I quite like being at site lab at start, but now, i doubt i still do. I'm sure the colleagues there are super nice and awesome people to work with. Especially the IAQ/IH teammates. Despite that point, I'm still abit reluctant to say I love my job. The job parameter is way too much for me to handle, like seriously.
However, I'm still grateful to KaiRong for being so nice to guide me along. Although I can see he's quite pissed off sometimes. I know i'm at fault, but it's just too difficult for me to memorize the pros and cons of each and every pumps within one month. I admit I'm slow at learning and I'm already trying my best.
Yesterday was a pretty stress day for me. I admit, i'm angry when he say I didn't put in the effort. Well, I DID! It's just that despite the fact that I'd put in the extra effort, you guys still can't sense it. then it ain't my fault. Right?
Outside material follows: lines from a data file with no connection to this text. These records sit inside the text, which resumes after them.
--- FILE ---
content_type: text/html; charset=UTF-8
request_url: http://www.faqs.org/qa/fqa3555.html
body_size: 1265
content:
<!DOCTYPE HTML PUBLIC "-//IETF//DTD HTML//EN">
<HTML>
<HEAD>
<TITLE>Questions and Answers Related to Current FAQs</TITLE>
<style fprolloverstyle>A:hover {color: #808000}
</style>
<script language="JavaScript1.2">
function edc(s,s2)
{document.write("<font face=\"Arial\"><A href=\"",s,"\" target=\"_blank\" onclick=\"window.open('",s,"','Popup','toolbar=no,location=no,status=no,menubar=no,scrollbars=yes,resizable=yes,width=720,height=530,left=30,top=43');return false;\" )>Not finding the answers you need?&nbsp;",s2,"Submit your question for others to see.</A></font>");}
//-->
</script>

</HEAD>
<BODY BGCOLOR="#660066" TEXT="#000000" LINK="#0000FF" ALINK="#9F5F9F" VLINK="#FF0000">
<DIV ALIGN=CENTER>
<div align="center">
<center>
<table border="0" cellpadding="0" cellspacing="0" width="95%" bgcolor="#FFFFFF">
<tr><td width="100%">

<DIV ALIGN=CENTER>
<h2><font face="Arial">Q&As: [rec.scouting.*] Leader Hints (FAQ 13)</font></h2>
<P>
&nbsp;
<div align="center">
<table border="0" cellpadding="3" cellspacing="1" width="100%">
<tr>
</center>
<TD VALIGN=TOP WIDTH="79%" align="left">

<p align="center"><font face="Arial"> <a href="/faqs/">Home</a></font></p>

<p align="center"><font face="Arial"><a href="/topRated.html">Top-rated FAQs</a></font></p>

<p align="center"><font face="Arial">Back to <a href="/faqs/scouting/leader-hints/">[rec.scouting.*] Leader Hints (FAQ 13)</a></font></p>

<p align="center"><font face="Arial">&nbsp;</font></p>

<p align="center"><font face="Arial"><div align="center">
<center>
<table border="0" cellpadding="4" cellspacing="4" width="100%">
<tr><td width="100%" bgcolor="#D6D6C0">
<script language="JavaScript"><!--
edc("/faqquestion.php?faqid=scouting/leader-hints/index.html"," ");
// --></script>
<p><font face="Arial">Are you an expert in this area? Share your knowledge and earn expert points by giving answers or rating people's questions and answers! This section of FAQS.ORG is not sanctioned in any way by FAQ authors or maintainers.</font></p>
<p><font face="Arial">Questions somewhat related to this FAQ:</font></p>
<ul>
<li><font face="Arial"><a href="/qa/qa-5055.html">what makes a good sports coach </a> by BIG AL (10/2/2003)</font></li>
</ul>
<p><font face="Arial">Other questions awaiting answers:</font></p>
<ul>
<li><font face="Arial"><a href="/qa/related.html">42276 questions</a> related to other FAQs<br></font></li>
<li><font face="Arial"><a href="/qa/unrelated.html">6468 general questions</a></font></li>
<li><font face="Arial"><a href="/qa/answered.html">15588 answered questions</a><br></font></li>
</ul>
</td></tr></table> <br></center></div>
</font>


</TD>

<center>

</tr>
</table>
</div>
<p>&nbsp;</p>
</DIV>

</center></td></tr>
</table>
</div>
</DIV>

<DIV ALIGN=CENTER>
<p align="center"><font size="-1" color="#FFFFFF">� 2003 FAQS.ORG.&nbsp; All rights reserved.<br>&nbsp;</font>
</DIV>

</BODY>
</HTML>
Cried for the first time yesterday about work. I seriously can't take the stress and the guiltiness. It's my fault, I know. I don't blame anyone for that, but at least, you don't have to voice out that harsh comment. But, lucky enough, Jeffrey actually cracked me up during lunch time. He really made my day. He's more like a friend than a colleague, plus the way he behaves and talks, sometimes, it seems that he is your friend, sometimes, he seems to be like your parents, and other times, he seems to be like your teacher. He's definitely a good listener.
I'm so envious of Zonn and the gang, well, at least they're graduating in a week time. Yea, they had suffered too, but no matter what, I'm still very envious that they're leaving for school soon! Good luck to their final exams. As for me, 4 more months of 'suffering' to go and endure.
I know I'm still very very lucky as compared to those microbiology lab or what, but well, I do have stress in my lab as well. People usually see the outer image instead of the inner one. Everyone hopes to get into my lab. Everyone hopes to get my job, but what I hope now was... THIS ATTACHMENT CAN END ASAP!
But, of course, I will miss it after it really ends. This is human nature.. Right??!